Сейчас, вспоминая об этом, я слышу несхваченную мною тогда интонацию. Голос вечного победителя в трехкопеечных схватках с жизнью, чемпиона кухонных перебранок, гения памяти на тривиальности чужих существований. «Жалкий субъект, – прошептал мне в ухо Шлепянов, – но он знает схему своей жизни». А что остается мне, жалкому наблюдателю чужой схемы, не заметившему, как потерял свою? Но хватит, хватит! Пора кончать с кузеном, его дядей и всем этим. Итак, последний вопрос: мог ли Вадим Сергеевич в то именно время, осенью 1921-го, уехать, или было уже поздно, непоправимо поздно?

«Я думаю, что мог, – убежденно сказал кузен Кирилл. – Как – не знаю. Он мог, но не хотел. Всегда делал, как ему лучше. К концу 22-го не осталось почти никого из связанных с ним людей в Москве. Последними, уже в ноябре, взяли Горшунова и Багратова. Мы тогда почти не видели Вадима Сергеевича у себя. Папа все повторял, что с ним исчез сигарный дух из нашей квартиры. И вот наступило роковое время для нашей семьи. В январе 24-го стал умирать Владимир Ильич Беккер, сводный папин брат, который с 1914-го фактически всех нас содержал. Ранний удар – последствие наследственного сифилиса. Тогда впервые за чуть ли не два года появился Вадим Сергеевич со своим доктором, Вольдемаром Ловиным, которого считал чуть ли не за гения. Стужа стояла свирепая. Отапливаться почти нечем. Они явились с мороза, как из бани, румяные, нарядные, тьфу! Ну что он сказал, гений этот? Люэс, говорит, в исходной фазе, и ни черт, ни Бог ему не помогут. Это мы с папой и без него знали. И еще, словно в издевку: даю, говорит, ему два дня. Потом на часы взглянул и добавил: и девять часов. Так точно оно и случилось. Дядю Володю хоронили на Ваганьковском, и Ловин ему в гроб положил свою фрачную перчатку лайковую».

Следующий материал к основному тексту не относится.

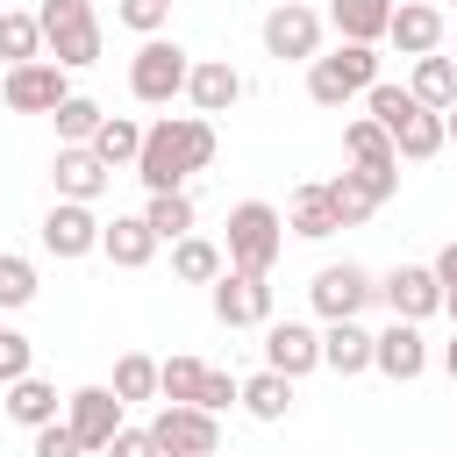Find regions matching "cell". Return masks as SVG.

«Ну, пора закругляться, – шепотом, но твердо сказал Шлепянов. – Эдак он до второго пришествия будет...» «Я был бы вам чрезвычайно признателен, – решился я на последнюю попытку выяснить невыяснимое, – если бы вы несколько подробнее остановились на характере Вадима Сергеевича, если это вам не трудно, конечно». Кузен опять сел перпендикулярно к кровати и стал часто-часто морщить лоб, белый, покрытый красными точками. «Когда он к нам приходил, – быстро заговорил он, – то всегда приносил с собой атмосферу, ну, какой-то дурной расслабленности, двусмысленности какой-то. Ну, словно то, что совершалось, совершалось хотя и не им – упаси Боже, но как бы с его ведома и даже, грех говорить, молчаливого одобрения. Неудивительно поэтому, что и вокруг и в семье нашей стали поговаривать или, точнее, шептаться, что здесь не была исключена и возможность... ну, скажем, и сотрудничества – в той или иной форме».

Шлепянов откинулся на спинку стула, очаровательно улыбнулся и неожиданно мягко, почти весело спросил: «В какой именно форме? Был ли он или мог бы быть ведущим двойную жизнь предгубчека или следователем-любителем, каких тогда было немало, или, наконец, вульгарным ажаном, а?»